* WRITTEN PROBLEM 1: Check each statement against the passage on Wilber and the ego, answering yes or no and quoting the deciding words exactly. (a) Wilber identifies the ego with the separate self. (b) According to Wilber, teachers have three choices when facing the onslaught of the separate selves. (c) The idea of a separate self as a real object also appears in The Spectrum of Consciousness.
* WRITTEN PROBLEM 2: Reproduce everything from "Andrew Cohen had" down to "in his egosteps." in the passage on Wilber and the ego, swapping "stick" for "club".
* WRITTEN PROBLEM 3: Condense the paragraph of the passage on Wilber and the ego that begins "In Living Enlightenment Wilber considers" into a short list that keeps its main facts.

* TEXT:
-- start --

Andrew Cohen had his spiritual practice built on Wilber's spiritual teaching, which considers the ego, the separate self, to be an enemy standing in the way of blissful enlightenment. “That demands”, says Wilber, “a brutal, shocking death: a literal death of your separate self”, which can only be executed by a “Rude Boy” like Andrew, “who acts with uncompromising integrity that shows compassion to your real Self and a very big stick to your ego”, which Wilber, so we heard in Part I, equated with the “huge stick” employed by the “great Zen masters”. So Wilber applauds Andrew for using this big stick to whack the ego mercilessly, to hit, slap the ego, until it has been firmly crushed, until nothing of the ego remains. This is the lofty goal pursued by Andrew now, who fatefully followed Ken Wilber in his egosteps.

The ego for Wilber is the separate self, divorced from the true Self, which you truly are. The separate self must be exterminated, for ”only on the other side of egoic slaughter lies the Good and the True and the Beautiful,” which is the true Self, as seen by Wilber.

“Teachers have two choices in the face of the onslaught of the separate selves… they can play to the audience, or they can blow the entire building up”, says Wilber. “Andrew Cohen is a Rude Boy”, and “Rude boys are on your case in the worst way… they will roast your ass in a screaming second and fry your ego before you knew what hit it.” For “your true glory lies… where your separate self has been roasted and replaced by infinite resplendent.”

In Living Enlightenment Wilber considers the ego, the separate self, to be an obstructing object, which must be fried, slaughtered, demolished for the true Self to light up. The idea of a separate self, seen as a real object, has also been embraced by Wilber in The Spectrum of Consciousness, as will be shown in the following chapter.

Wiber's ill-conceived Ego Theory as the Deeper Cause of the Dilemma

Wilber sees my I as an object because he confounds a mere linguistic convention with the reality of life.

-- end --

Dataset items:
-- start --

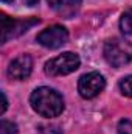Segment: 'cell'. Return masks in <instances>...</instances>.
<instances>
[{
    "instance_id": "6da1fadb",
    "label": "cell",
    "mask_w": 132,
    "mask_h": 134,
    "mask_svg": "<svg viewBox=\"0 0 132 134\" xmlns=\"http://www.w3.org/2000/svg\"><path fill=\"white\" fill-rule=\"evenodd\" d=\"M30 103L34 111L42 117H58L64 111L62 95L50 87H37L30 97Z\"/></svg>"
},
{
    "instance_id": "7a4b0ae2",
    "label": "cell",
    "mask_w": 132,
    "mask_h": 134,
    "mask_svg": "<svg viewBox=\"0 0 132 134\" xmlns=\"http://www.w3.org/2000/svg\"><path fill=\"white\" fill-rule=\"evenodd\" d=\"M104 58L113 67L129 64L132 61V44L120 37L109 39L104 44Z\"/></svg>"
},
{
    "instance_id": "3957f363",
    "label": "cell",
    "mask_w": 132,
    "mask_h": 134,
    "mask_svg": "<svg viewBox=\"0 0 132 134\" xmlns=\"http://www.w3.org/2000/svg\"><path fill=\"white\" fill-rule=\"evenodd\" d=\"M81 64L79 56L76 53L71 52H65L50 61H47L45 64V73L50 76H62V75H68L71 72H75Z\"/></svg>"
},
{
    "instance_id": "277c9868",
    "label": "cell",
    "mask_w": 132,
    "mask_h": 134,
    "mask_svg": "<svg viewBox=\"0 0 132 134\" xmlns=\"http://www.w3.org/2000/svg\"><path fill=\"white\" fill-rule=\"evenodd\" d=\"M106 87V80L98 72H90L86 73L79 78L78 81V92L82 98H93Z\"/></svg>"
},
{
    "instance_id": "5b68a950",
    "label": "cell",
    "mask_w": 132,
    "mask_h": 134,
    "mask_svg": "<svg viewBox=\"0 0 132 134\" xmlns=\"http://www.w3.org/2000/svg\"><path fill=\"white\" fill-rule=\"evenodd\" d=\"M37 42L45 48H59L68 41V31L61 25H53L37 34Z\"/></svg>"
},
{
    "instance_id": "8992f818",
    "label": "cell",
    "mask_w": 132,
    "mask_h": 134,
    "mask_svg": "<svg viewBox=\"0 0 132 134\" xmlns=\"http://www.w3.org/2000/svg\"><path fill=\"white\" fill-rule=\"evenodd\" d=\"M33 70V59L30 55L17 56L8 67V76L13 80H25Z\"/></svg>"
},
{
    "instance_id": "52a82bcc",
    "label": "cell",
    "mask_w": 132,
    "mask_h": 134,
    "mask_svg": "<svg viewBox=\"0 0 132 134\" xmlns=\"http://www.w3.org/2000/svg\"><path fill=\"white\" fill-rule=\"evenodd\" d=\"M39 20H28V22H25V20H11V19H8L6 16H3L2 17V31H3V42H6L11 36L14 37V36H17V34L23 33V31H27L28 30V27H31L34 24H37Z\"/></svg>"
},
{
    "instance_id": "ba28073f",
    "label": "cell",
    "mask_w": 132,
    "mask_h": 134,
    "mask_svg": "<svg viewBox=\"0 0 132 134\" xmlns=\"http://www.w3.org/2000/svg\"><path fill=\"white\" fill-rule=\"evenodd\" d=\"M50 8H53L56 13L65 16V17H70L73 16L79 6H81V0H47Z\"/></svg>"
},
{
    "instance_id": "9c48e42d",
    "label": "cell",
    "mask_w": 132,
    "mask_h": 134,
    "mask_svg": "<svg viewBox=\"0 0 132 134\" xmlns=\"http://www.w3.org/2000/svg\"><path fill=\"white\" fill-rule=\"evenodd\" d=\"M120 28L124 34H132V8L123 14L120 20Z\"/></svg>"
},
{
    "instance_id": "30bf717a",
    "label": "cell",
    "mask_w": 132,
    "mask_h": 134,
    "mask_svg": "<svg viewBox=\"0 0 132 134\" xmlns=\"http://www.w3.org/2000/svg\"><path fill=\"white\" fill-rule=\"evenodd\" d=\"M120 91H121L123 95L131 97L132 98V75L126 76V78H123V80L120 81Z\"/></svg>"
},
{
    "instance_id": "8fae6325",
    "label": "cell",
    "mask_w": 132,
    "mask_h": 134,
    "mask_svg": "<svg viewBox=\"0 0 132 134\" xmlns=\"http://www.w3.org/2000/svg\"><path fill=\"white\" fill-rule=\"evenodd\" d=\"M0 134H17V125L13 122H8V120H2Z\"/></svg>"
},
{
    "instance_id": "7c38bea8",
    "label": "cell",
    "mask_w": 132,
    "mask_h": 134,
    "mask_svg": "<svg viewBox=\"0 0 132 134\" xmlns=\"http://www.w3.org/2000/svg\"><path fill=\"white\" fill-rule=\"evenodd\" d=\"M118 134H132V122L131 120H121L118 123Z\"/></svg>"
},
{
    "instance_id": "4fadbf2b",
    "label": "cell",
    "mask_w": 132,
    "mask_h": 134,
    "mask_svg": "<svg viewBox=\"0 0 132 134\" xmlns=\"http://www.w3.org/2000/svg\"><path fill=\"white\" fill-rule=\"evenodd\" d=\"M2 100H3V104H2V114L6 111V106H8V101H6V97H5V92H2Z\"/></svg>"
},
{
    "instance_id": "5bb4252c",
    "label": "cell",
    "mask_w": 132,
    "mask_h": 134,
    "mask_svg": "<svg viewBox=\"0 0 132 134\" xmlns=\"http://www.w3.org/2000/svg\"><path fill=\"white\" fill-rule=\"evenodd\" d=\"M23 2H25V3H27L28 6H34V5H36V3H37L39 0H23Z\"/></svg>"
},
{
    "instance_id": "9a60e30c",
    "label": "cell",
    "mask_w": 132,
    "mask_h": 134,
    "mask_svg": "<svg viewBox=\"0 0 132 134\" xmlns=\"http://www.w3.org/2000/svg\"><path fill=\"white\" fill-rule=\"evenodd\" d=\"M2 2H3V3H11L13 0H2Z\"/></svg>"
}]
</instances>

-- end --

* FULL SOLUTION 1:
(a) Yes: "The ego for Wilber is the separate self"
(b) No: "Teachers have two choices in the face of the onslaught of the separate selves"
(c) Yes: "has also been embraced by Wilber in The Spectrum of Consciousness"

* FULL SOLUTION 2:
Andrew Cohen had his spiritual practice built on Wilber's spiritual teaching, which considers the ego, the separate self, to be an enemy standing in the way of blissful enlightenment. “That demands”, says Wilber, “a brutal, shocking death: a literal death of your separate self”, which can only be executed by a “Rude Boy” like Andrew, “who acts with uncompromising integrity that shows compassion to your real Self and a very big club to your ego”, which Wilber, so we heard in Part I, equated with the “huge club” employed by the “great Zen masters”. So Wilber applauds Andrew for using this big club to whack the ego mercilessly, to hit, slap the ego, until it has been firmly crushed, until nothing of the ego remains. This is the lofty goal pursued by Andrew now, who fatefully followed Ken Wilber in his egosteps.

* FULL SOLUTION 3:
- In Living Enlightenment, Wilber treats the ego, or separate self, as an obstructing object.
- It must be fried, slaughtered and demolished for the true Self to light up.
- Wilber also embraced the idea of a separate self as a real object in The Spectrum of Consciousness, which the following chapter will show.